---- Extrait choisi
Qui est Estelle Youssouffa, la députée Liot de Mayotte qui réclame de l’aide pour son archipel depuis des années ?
Depuis le passage dévastateur du cyclone Chido sur Mayotte, le 14 décembre, Estelle Youssouffa est devenue incontournable dans les médias. Logique : la Mahoraise de 46 ans représente à l'Assemblée nationale la première circonscription de l'archipel depuis 2022. Infatigable défenseuse de son territoire, aux opinions souvent clivantes, la députée qui siège avec le groupe Liberté et territoires (Liot), s'est rendue à Mayotte dès lundi. Elle a accompagné et interpellé Emmanuel Macron jeudi, lors de sa visite.
Alors que le cyclone pourrait avoir fait des centaines de morts, elle enchaîne les interviews pour alerter sur le "drame" que vivent les Mahorais, réclamer des actes de l'Etat, tout en décochant des flèches envers le gouvernement. "Que le nouveau Premier ministre décide d'aller à un conseil municipal, je trouve ça obscène", jugeait-elle sur franceinfo mardi, au sujet de la décision de François Bayrou de se rendre au conseil municipal de Pau (Pyrénées-Atlantiques), dont il est maire, et d'assister à une réunion de crise à propos de la situation à Mayotte en visioconférence.
--------
---- Données fournies
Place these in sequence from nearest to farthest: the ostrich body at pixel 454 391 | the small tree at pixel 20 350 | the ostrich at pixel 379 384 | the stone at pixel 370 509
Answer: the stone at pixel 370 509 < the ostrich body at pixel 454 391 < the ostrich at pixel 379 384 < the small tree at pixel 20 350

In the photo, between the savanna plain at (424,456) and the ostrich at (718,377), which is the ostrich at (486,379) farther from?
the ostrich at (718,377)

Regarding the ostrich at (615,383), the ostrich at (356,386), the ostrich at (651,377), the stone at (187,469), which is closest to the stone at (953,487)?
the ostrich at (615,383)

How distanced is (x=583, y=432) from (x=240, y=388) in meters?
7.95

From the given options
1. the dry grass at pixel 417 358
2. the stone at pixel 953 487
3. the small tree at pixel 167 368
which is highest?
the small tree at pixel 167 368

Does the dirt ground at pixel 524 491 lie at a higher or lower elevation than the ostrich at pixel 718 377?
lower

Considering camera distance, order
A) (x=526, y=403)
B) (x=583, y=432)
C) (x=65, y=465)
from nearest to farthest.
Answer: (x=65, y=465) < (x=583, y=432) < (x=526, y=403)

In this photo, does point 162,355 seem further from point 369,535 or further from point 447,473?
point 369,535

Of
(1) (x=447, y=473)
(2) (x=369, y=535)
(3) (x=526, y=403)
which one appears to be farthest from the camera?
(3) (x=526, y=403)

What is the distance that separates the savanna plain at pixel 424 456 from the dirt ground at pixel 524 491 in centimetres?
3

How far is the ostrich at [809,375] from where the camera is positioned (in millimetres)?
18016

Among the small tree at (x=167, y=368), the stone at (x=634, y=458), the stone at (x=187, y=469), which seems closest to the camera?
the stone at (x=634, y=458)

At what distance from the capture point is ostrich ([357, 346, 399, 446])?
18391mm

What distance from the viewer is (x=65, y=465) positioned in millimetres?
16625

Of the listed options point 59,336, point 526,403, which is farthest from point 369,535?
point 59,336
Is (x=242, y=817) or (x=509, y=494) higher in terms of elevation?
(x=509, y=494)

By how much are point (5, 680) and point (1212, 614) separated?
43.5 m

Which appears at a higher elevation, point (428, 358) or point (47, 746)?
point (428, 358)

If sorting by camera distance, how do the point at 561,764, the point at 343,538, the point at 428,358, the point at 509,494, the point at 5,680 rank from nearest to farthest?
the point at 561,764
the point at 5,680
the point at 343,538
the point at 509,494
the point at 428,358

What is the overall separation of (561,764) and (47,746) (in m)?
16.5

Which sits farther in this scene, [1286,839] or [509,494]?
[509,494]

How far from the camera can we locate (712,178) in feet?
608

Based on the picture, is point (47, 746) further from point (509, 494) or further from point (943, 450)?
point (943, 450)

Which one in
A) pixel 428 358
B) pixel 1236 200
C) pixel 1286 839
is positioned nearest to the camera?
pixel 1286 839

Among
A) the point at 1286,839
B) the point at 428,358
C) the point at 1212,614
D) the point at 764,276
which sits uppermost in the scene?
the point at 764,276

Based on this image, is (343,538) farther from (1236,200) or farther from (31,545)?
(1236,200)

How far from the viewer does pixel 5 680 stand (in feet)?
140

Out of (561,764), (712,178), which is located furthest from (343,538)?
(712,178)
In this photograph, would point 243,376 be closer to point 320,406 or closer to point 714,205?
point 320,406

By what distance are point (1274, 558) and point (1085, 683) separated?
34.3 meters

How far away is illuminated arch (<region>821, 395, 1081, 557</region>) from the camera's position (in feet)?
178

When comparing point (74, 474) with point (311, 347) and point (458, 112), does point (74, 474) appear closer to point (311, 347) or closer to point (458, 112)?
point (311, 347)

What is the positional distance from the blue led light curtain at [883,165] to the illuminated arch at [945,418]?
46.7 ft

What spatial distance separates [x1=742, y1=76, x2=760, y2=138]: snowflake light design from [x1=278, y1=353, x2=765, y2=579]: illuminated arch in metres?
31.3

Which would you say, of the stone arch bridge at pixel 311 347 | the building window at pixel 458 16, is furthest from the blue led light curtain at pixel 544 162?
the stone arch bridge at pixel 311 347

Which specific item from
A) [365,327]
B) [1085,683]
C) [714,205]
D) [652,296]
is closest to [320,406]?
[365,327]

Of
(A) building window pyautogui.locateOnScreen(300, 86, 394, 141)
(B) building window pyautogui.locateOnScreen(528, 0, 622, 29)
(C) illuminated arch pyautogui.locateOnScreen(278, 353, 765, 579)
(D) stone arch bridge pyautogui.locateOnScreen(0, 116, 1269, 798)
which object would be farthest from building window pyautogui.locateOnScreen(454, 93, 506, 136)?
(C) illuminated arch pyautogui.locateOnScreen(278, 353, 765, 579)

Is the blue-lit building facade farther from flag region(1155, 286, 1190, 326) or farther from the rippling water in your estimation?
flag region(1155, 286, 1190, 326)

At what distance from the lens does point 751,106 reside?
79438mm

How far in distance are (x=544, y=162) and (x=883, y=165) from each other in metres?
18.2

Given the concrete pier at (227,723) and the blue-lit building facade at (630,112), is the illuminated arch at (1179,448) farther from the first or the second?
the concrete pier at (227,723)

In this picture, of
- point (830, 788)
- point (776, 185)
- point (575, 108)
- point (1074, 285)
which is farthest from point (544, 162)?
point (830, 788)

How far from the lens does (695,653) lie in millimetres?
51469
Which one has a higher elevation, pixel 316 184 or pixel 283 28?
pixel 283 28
--------
Exercices à traiter –
1. D'après l'article sur Estelle Youssouffa, depuis quelle année représente-t-elle à l'Assemblée nationale la première circonscription de Mayotte ?
2. Ne gardez, parmi les enregistrements, que les lignes qui contiennent le mot « options ».

Réponses par exercice –
1. Depuis 2022.

2.
From the given options
Of the listed options point 59,336, point 526,403, which is farthest from point 369,535?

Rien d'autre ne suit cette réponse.